• **PROVIDED PASSAGE**
━━━━

Things you can't MAKE.

The difficult we do right away. The impossible takes somewhat longer. —Engineer's joke.

MAKE readers enjoy making things, some of which are useful in innovative, or just plain weird, ways. Some work well and reach the pages of this magazine. Some great ideas just don't work out in the real world. Some ideas are just plain misguided.

For a change of pace, having recently neglected "teasers" in these pages, I put some thought to things you simply can't make, no matter how clever and ingenious you are. There are still folks who think that "anything is possible if you tinker with it enough". Let me demolish that naive notion.

Nature behaves according to fundamental laws. We can discover some of these and express them in our own language of mathematics, elevating them to the status of "laws" of nature. Newton's laws, conservation laws, and most importantly, the laws of geometry, describe how nature works. There's good reason to suppose that all laws of nature arise from the limitations of the geometry of the universe. When we have formulated and thoroughly tested a law about how nature works and are certain it doesn't contradict other known laws, that same law is telling us how nature doesn't work.

Another diabolical thing about nature is how inter-related its basic physics laws are. You can't violate one of them without violating many others. Nature blocks us from violating any one of its solid backbone of fundamental laws, those laws that are so well and thoroughly tested that they will likely survive any future advances in science. These will not cease working just because our knowledge of science advances.

Examples of futile projects.

━━━━

• **MATERIAL PROVIDED**

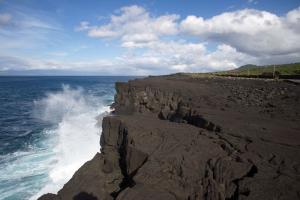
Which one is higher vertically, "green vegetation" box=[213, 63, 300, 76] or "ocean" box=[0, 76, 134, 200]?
"green vegetation" box=[213, 63, 300, 76]

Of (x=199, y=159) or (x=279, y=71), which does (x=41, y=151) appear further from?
(x=279, y=71)

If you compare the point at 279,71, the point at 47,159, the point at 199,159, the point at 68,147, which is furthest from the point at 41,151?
the point at 279,71

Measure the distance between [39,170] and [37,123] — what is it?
1549 cm

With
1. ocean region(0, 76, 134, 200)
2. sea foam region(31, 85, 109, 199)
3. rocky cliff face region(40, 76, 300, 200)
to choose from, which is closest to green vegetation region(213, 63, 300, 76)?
sea foam region(31, 85, 109, 199)

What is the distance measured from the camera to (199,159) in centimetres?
784

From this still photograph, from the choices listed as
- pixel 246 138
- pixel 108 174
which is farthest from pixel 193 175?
pixel 108 174

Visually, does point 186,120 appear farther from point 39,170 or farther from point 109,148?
point 39,170

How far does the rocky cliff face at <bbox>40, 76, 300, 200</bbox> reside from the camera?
6781 millimetres

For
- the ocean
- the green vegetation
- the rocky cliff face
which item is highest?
the green vegetation

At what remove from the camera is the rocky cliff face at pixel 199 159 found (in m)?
6.78

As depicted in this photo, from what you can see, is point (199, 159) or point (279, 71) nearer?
point (199, 159)

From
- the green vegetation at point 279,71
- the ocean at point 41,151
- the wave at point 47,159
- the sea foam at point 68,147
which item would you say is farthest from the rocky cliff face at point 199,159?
the green vegetation at point 279,71

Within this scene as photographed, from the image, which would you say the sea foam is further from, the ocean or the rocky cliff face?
the rocky cliff face

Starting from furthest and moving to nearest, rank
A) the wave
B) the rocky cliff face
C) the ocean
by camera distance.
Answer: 1. the ocean
2. the wave
3. the rocky cliff face
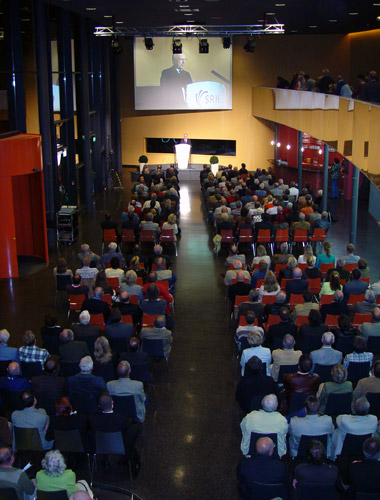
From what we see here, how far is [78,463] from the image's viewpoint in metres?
7.21

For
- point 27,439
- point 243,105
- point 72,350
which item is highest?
point 243,105

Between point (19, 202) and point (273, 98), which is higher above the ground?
point (273, 98)

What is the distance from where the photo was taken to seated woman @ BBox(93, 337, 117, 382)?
26.7 ft

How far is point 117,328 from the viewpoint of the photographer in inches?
370

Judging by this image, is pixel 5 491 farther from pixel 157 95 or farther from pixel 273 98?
pixel 157 95

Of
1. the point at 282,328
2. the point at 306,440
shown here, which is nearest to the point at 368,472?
the point at 306,440

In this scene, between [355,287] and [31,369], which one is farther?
[355,287]

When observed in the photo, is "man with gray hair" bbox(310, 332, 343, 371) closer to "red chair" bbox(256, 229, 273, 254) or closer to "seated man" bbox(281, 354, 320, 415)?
"seated man" bbox(281, 354, 320, 415)

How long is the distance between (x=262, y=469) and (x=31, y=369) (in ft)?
12.4

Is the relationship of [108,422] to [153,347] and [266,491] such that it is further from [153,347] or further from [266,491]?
[153,347]

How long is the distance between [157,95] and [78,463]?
25364mm

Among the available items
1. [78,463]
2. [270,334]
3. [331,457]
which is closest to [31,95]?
[270,334]

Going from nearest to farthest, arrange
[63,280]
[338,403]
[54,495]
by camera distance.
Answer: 1. [54,495]
2. [338,403]
3. [63,280]

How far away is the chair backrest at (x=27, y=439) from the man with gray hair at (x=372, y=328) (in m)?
4.82
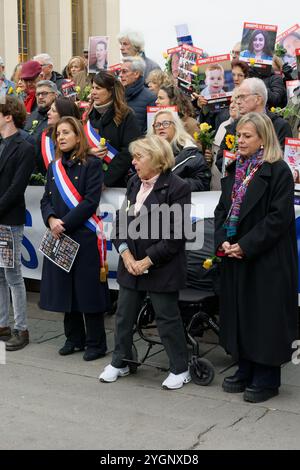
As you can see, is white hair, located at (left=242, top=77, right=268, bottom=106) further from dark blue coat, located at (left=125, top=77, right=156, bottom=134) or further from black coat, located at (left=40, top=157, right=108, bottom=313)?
dark blue coat, located at (left=125, top=77, right=156, bottom=134)

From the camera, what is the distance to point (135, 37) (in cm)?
858

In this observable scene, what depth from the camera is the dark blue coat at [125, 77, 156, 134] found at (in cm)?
768

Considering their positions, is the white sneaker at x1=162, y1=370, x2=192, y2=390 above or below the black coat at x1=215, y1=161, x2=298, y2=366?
below

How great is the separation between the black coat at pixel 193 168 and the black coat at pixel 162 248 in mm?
1063

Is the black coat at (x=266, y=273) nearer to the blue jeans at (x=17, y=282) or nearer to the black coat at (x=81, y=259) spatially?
the black coat at (x=81, y=259)

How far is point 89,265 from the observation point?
596 cm

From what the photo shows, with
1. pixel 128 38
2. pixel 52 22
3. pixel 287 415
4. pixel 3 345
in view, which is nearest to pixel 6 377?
pixel 3 345

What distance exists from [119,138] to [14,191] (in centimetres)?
113

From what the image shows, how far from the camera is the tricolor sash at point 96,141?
6754mm

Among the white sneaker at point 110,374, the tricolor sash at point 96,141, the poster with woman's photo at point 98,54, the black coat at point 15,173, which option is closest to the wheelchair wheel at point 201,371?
the white sneaker at point 110,374

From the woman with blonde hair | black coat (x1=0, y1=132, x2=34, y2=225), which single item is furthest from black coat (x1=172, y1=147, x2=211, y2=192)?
black coat (x1=0, y1=132, x2=34, y2=225)

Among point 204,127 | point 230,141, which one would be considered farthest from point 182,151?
point 204,127

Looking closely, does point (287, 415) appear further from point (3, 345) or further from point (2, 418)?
point (3, 345)

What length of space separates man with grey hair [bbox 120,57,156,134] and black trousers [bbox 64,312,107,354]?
94.8 inches
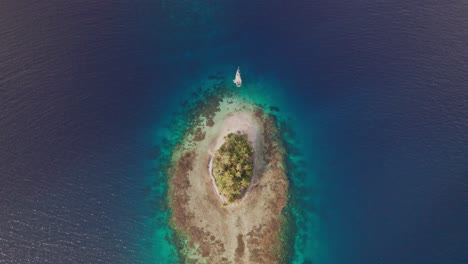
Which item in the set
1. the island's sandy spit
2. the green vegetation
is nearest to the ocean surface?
the island's sandy spit

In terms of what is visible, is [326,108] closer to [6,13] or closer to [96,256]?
[96,256]

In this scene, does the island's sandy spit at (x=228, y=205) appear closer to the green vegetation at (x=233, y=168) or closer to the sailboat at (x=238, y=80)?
the green vegetation at (x=233, y=168)

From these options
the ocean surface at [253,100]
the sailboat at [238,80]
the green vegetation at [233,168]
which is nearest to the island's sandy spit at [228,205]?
the green vegetation at [233,168]

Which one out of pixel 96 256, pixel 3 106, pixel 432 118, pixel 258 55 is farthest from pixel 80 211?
pixel 432 118

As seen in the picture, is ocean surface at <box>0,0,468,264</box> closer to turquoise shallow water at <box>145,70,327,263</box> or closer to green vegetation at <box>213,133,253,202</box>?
turquoise shallow water at <box>145,70,327,263</box>

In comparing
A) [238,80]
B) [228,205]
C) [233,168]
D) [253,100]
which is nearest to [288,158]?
[233,168]

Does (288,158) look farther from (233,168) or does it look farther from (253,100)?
(253,100)
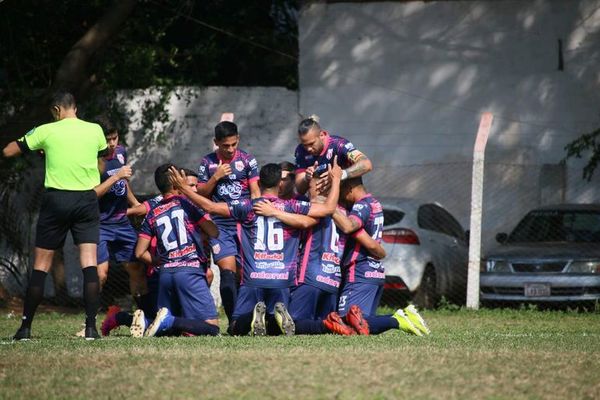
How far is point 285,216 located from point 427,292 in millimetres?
6731

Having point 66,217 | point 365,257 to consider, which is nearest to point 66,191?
point 66,217

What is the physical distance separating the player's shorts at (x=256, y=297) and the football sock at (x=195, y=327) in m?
0.36

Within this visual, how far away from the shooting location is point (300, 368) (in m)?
8.11

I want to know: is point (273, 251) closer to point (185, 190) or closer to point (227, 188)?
point (185, 190)

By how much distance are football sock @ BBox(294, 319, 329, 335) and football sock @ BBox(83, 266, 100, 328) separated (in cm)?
209

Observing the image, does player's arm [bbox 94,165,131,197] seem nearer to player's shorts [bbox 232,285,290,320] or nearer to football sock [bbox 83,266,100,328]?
football sock [bbox 83,266,100,328]

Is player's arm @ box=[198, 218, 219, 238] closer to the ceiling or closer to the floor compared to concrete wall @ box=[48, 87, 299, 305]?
closer to the floor

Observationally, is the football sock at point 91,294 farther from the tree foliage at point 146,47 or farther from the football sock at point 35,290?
the tree foliage at point 146,47

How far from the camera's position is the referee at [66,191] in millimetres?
10477

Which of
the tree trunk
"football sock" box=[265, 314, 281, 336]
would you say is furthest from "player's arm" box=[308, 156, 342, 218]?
the tree trunk

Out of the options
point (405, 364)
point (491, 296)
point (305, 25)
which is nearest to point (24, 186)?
point (305, 25)

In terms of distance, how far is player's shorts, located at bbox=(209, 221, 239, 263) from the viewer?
12.8 m

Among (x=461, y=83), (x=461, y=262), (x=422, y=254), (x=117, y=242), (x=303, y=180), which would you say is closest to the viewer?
(x=303, y=180)

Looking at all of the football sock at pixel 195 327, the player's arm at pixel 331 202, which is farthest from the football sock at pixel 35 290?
the player's arm at pixel 331 202
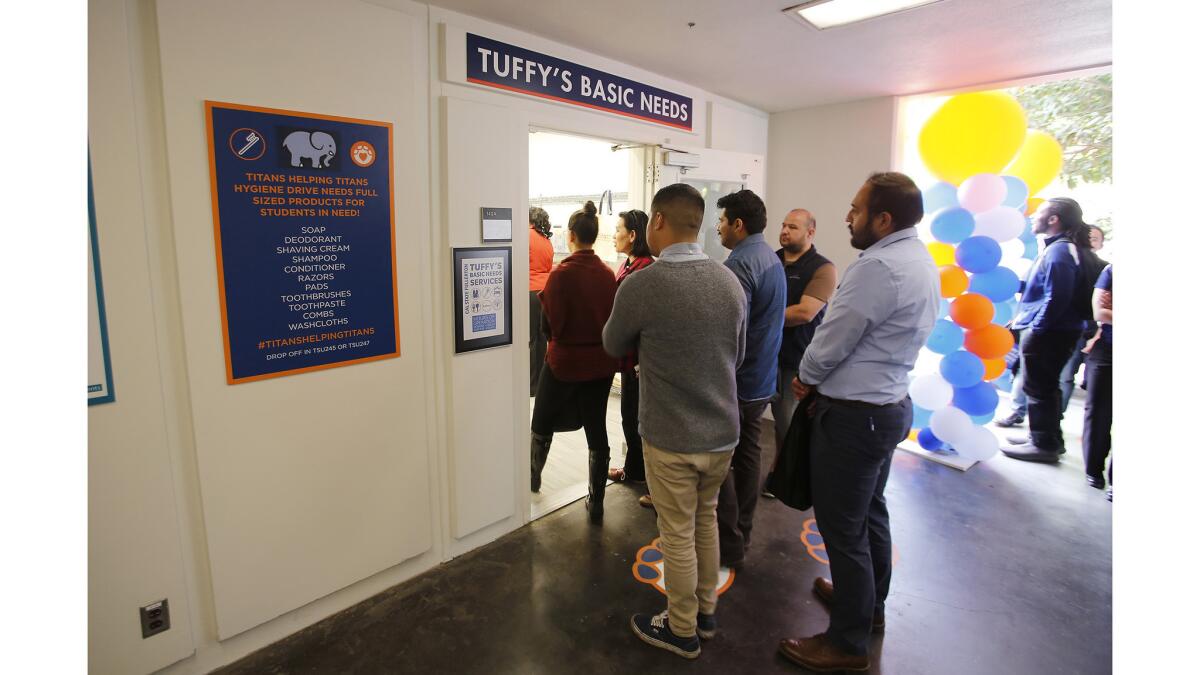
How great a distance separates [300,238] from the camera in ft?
6.29

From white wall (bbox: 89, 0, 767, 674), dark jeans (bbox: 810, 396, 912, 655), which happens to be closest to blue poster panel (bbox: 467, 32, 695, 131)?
white wall (bbox: 89, 0, 767, 674)

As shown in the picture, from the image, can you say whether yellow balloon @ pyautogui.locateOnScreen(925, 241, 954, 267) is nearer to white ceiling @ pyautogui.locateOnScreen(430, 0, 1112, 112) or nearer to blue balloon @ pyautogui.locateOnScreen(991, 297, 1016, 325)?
blue balloon @ pyautogui.locateOnScreen(991, 297, 1016, 325)

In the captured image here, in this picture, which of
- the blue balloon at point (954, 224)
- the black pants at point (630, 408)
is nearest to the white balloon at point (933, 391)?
the blue balloon at point (954, 224)

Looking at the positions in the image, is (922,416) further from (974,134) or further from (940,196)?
(974,134)

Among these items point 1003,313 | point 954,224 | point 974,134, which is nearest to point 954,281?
point 954,224

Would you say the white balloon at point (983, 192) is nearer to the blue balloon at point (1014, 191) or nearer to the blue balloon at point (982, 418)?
the blue balloon at point (1014, 191)

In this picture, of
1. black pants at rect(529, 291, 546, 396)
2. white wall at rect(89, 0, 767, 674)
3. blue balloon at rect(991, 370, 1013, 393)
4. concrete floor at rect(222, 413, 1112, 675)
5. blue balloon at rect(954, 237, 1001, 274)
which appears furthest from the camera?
blue balloon at rect(991, 370, 1013, 393)

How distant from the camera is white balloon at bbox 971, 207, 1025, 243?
3338 millimetres

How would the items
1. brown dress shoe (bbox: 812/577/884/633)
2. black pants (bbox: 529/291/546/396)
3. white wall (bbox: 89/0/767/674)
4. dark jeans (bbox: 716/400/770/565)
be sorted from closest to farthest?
white wall (bbox: 89/0/767/674) < brown dress shoe (bbox: 812/577/884/633) < dark jeans (bbox: 716/400/770/565) < black pants (bbox: 529/291/546/396)

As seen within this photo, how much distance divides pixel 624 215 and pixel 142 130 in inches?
75.5

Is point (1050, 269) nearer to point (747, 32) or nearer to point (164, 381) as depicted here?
point (747, 32)

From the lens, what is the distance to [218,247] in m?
1.77

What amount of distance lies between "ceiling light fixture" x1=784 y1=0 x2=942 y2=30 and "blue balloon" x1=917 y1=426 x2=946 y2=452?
2731 mm

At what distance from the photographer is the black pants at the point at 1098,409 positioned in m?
3.23
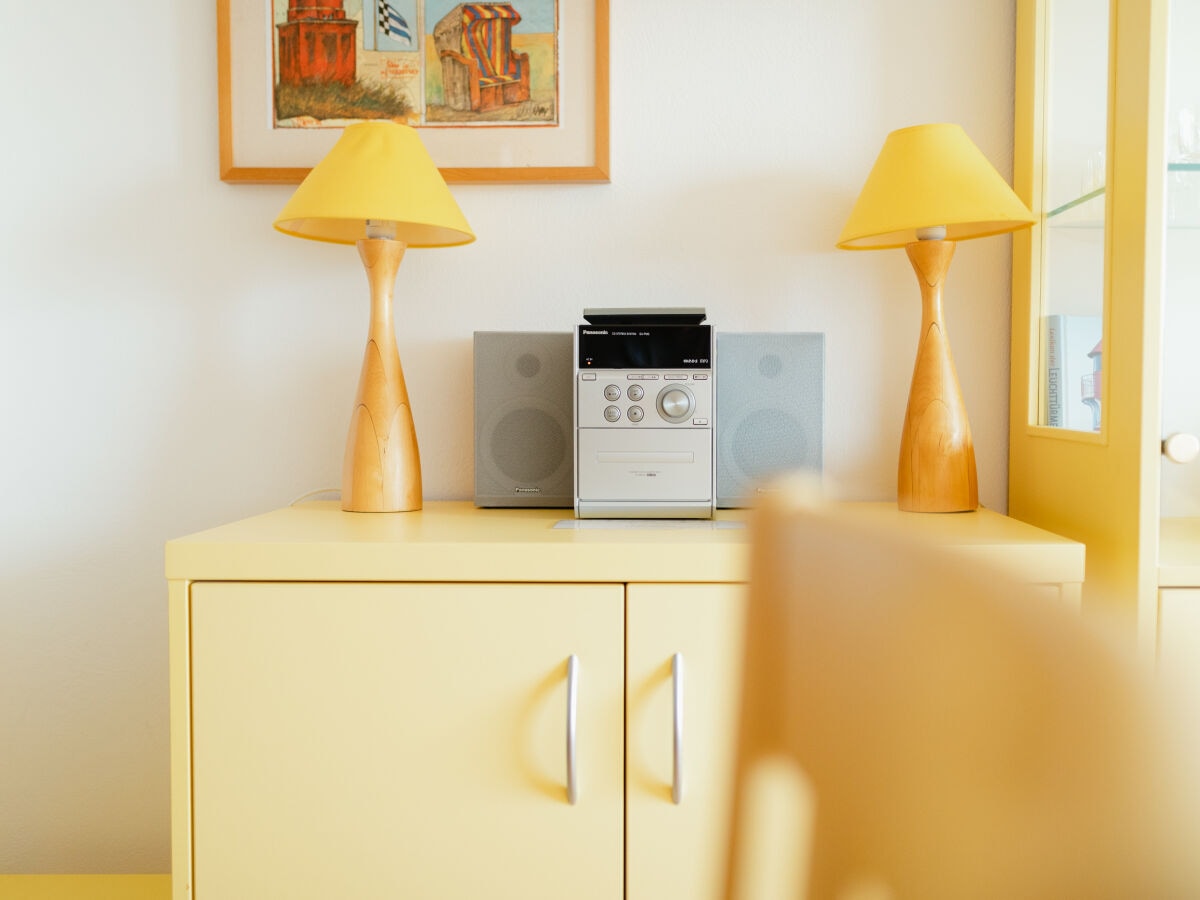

━━━━

• **TO BE DONE**
#1 Answer these from the column about things you can't make:
(a) According to the engineer's joke, what takes somewhat longer?
(b) Which laws does the column call the most important in describing how nature works?
(c) What happens, according to the column, if you violate one of nature's basic physics laws?
#2 Using the column about things you can't make, explain why its author chose to write about things that cannot be made.
#3 Carry the column about things you can't make forward from its final heading, "Examples of futile projects."

• **ANSWERS FOR THIS EXERCISE**
#1
(a) The impossible.
(b) The laws of geometry.
(c) You violate many others as well.

#2 The author wanted a change of pace, since "teasers" had recently been neglected in the magazine's pages. The author also wanted to demolish the naive notion held by some people that "anything is possible if you tinker with it enough."

#3
Can you cut a triangle from a flat piece of paper that has exactly equal sides, but unequal angles? Silly idea, you say. That would violate laws of Euclidean geometry, and we know that our neighborhood of the universe obeys Euclidean geometry at least to the precision that we are capable of measuring.

Can you design a walking path that is downhill all the way around — in either direction, clockwise or counterclockwise? It's an old joke, "When I was a kid I had to walk two miles to and from school everyday, uphill both ways." We laugh because we know it is impossible. This says something about the laws of processes that operate around closed paths. Perpetual motion machine inventors ought to take this seriously.

Could you cut from wood a cube with seven faces? That violates the logical definition of cube. That's like making a four sided triangle. But a sphere with surface area of only 4 times the square of its radius is another class of impossibility, one that isn't merely a logical paradox, but a violation of a geometric property of the real world.

Try making a wooden box with hinged lid with a remarkable property. Put three genuine hen's eggs in the empty box, and close the lid. When you reopen the box you find four hen's eggs, which when broken, are found to be perfectly genuine. No gimmicks in the box, no sleight of hand. Good trick if you could do it, but nature doesn't work that way.

Apparent impossibilities.

Ever since craftsmen made wooden models of sailing ships inside of glass bottles, people have delighted in making "seemingly impossible" artifacts. The peach inside a glass bottle of peach brandy is one example. The neck of the bottle is far too small for a peach, but just right for the branch and pollinated blossom of a peach tree. Time in the summer sunshine does the rest. You can buy bottles with small necks with a complete pack of playing cards inside, still sealed with the tax label. The mystery of how it's done would be answered by watching someone painstakingly make one, but then the finished object would seem less fascinating. And of course there are the tiny bottles with a genuine coin inside, the bottle having been blown around the coin. See Impossible Bottle in The Wikipedia.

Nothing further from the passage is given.